EXERCISE GOAL
Copy every one of the entries below word for word, keeping each line as it appears.

* Begin *

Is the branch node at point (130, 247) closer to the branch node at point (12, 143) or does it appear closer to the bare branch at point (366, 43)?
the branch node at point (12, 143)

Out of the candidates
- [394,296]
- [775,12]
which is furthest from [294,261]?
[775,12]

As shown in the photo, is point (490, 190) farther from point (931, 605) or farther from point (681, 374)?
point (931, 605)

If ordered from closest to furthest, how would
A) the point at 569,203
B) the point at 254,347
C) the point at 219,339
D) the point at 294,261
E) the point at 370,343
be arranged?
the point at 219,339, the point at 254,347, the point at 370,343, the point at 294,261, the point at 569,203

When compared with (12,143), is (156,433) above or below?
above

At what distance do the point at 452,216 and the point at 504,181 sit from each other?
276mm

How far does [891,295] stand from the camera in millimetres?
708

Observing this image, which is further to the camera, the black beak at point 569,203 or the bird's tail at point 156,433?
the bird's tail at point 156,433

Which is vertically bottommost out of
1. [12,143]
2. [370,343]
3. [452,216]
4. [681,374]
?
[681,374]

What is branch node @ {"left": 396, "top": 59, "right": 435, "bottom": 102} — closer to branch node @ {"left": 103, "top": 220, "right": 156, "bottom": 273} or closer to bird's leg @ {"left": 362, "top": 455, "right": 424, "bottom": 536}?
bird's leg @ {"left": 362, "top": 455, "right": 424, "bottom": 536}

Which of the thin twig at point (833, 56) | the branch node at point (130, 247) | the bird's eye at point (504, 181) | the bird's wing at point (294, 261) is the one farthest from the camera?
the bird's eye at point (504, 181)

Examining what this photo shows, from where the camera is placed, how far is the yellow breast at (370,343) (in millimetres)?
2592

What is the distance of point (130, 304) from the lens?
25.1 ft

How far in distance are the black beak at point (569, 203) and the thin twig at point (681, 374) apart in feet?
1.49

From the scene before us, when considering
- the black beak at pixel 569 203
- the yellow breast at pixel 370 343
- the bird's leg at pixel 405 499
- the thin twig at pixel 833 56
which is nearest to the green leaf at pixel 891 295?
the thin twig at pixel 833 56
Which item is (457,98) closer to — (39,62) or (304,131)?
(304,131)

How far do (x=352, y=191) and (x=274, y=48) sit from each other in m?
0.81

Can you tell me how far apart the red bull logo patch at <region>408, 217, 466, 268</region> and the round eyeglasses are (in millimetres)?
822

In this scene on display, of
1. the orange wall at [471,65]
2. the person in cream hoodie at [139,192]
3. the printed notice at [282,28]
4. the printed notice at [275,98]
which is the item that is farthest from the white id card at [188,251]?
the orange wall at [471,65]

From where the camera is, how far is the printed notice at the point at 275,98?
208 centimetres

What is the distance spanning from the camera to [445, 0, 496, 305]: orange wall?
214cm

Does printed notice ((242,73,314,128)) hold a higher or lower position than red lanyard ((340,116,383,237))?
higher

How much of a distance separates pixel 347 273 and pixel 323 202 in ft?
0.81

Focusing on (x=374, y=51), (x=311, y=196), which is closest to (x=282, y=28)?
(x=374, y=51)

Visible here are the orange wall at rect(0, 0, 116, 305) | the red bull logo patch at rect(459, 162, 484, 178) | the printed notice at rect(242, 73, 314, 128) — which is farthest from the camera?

* End *

TASK SOLUTION
Is the branch node at point (130, 247) closer to the branch node at point (12, 143) or does it appear closer to the bare branch at point (366, 43)?
the branch node at point (12, 143)

Out of the candidates
- [394,296]
- [775,12]
which is furthest from [294,261]?
[775,12]

As shown in the photo, is point (490, 190) farther from point (931, 605) or farther from point (681, 374)?
point (931, 605)

If ordered from closest to furthest, how would
A) the point at 569,203
B) the point at 254,347
C) the point at 219,339
D) the point at 294,261
E) the point at 370,343
be arranged?
the point at 219,339, the point at 254,347, the point at 370,343, the point at 294,261, the point at 569,203

When compared with (12,143), is (156,433) above or below?
above

At what distance do the point at 452,216 and the point at 504,181 sit from each other?
276mm

How far does [891,295] stand from the camera in millimetres?
708

Observing this image, which is further to the camera, the black beak at point 569,203 or the bird's tail at point 156,433?
the bird's tail at point 156,433

Which is vertically bottommost out of
1. [12,143]
2. [370,343]
3. [452,216]
4. [681,374]
?
[681,374]

What is branch node @ {"left": 396, "top": 59, "right": 435, "bottom": 102} — closer to branch node @ {"left": 103, "top": 220, "right": 156, "bottom": 273} or closer to bird's leg @ {"left": 362, "top": 455, "right": 424, "bottom": 536}?
bird's leg @ {"left": 362, "top": 455, "right": 424, "bottom": 536}

Which of the thin twig at point (833, 56) | the branch node at point (130, 247) | the bird's eye at point (504, 181) | the bird's wing at point (294, 261) is the one farthest from the camera?
the bird's eye at point (504, 181)

Examining what this photo shows, from where the camera is placed, how far is the yellow breast at (370,343) (in millimetres)?
2592

What is the distance of point (130, 304) from the lens?
25.1 ft

How far in distance are the black beak at point (569, 203) and the thin twig at point (681, 374) apart in feet?
1.49

From the scene before us, when considering
- the black beak at pixel 569 203
- the yellow breast at pixel 370 343
- the bird's leg at pixel 405 499
- the thin twig at pixel 833 56
which is nearest to the green leaf at pixel 891 295?
the thin twig at pixel 833 56
Which item is (457,98) closer to — (39,62) or (304,131)?
(304,131)

How far do (x=352, y=191) and (x=274, y=48) sit from each other in m?
0.81

Can you tell me how far apart the red bull logo patch at <region>408, 217, 466, 268</region> and the round eyeglasses are (in millimetres)?
822

In this scene on display, of
1. the orange wall at [471,65]
2. the person in cream hoodie at [139,192]
3. the printed notice at [282,28]
4. the printed notice at [275,98]
which is the item that is farthest from the white id card at [188,251]?
the orange wall at [471,65]

From where the camera is, how far is the printed notice at the point at 275,98?
208 centimetres

What is the distance spanning from the camera to [445, 0, 496, 305]: orange wall?
214cm

Does printed notice ((242,73,314,128)) hold a higher or lower position than red lanyard ((340,116,383,237))?
higher

How much of a distance separates pixel 347 273 and pixel 323 202 in ft?
0.81

Focusing on (x=374, y=51), (x=311, y=196), which is closest to (x=282, y=28)?
(x=374, y=51)

Visible here are the orange wall at rect(0, 0, 116, 305) | the red bull logo patch at rect(459, 162, 484, 178) | the printed notice at rect(242, 73, 314, 128) — which is farthest from the camera?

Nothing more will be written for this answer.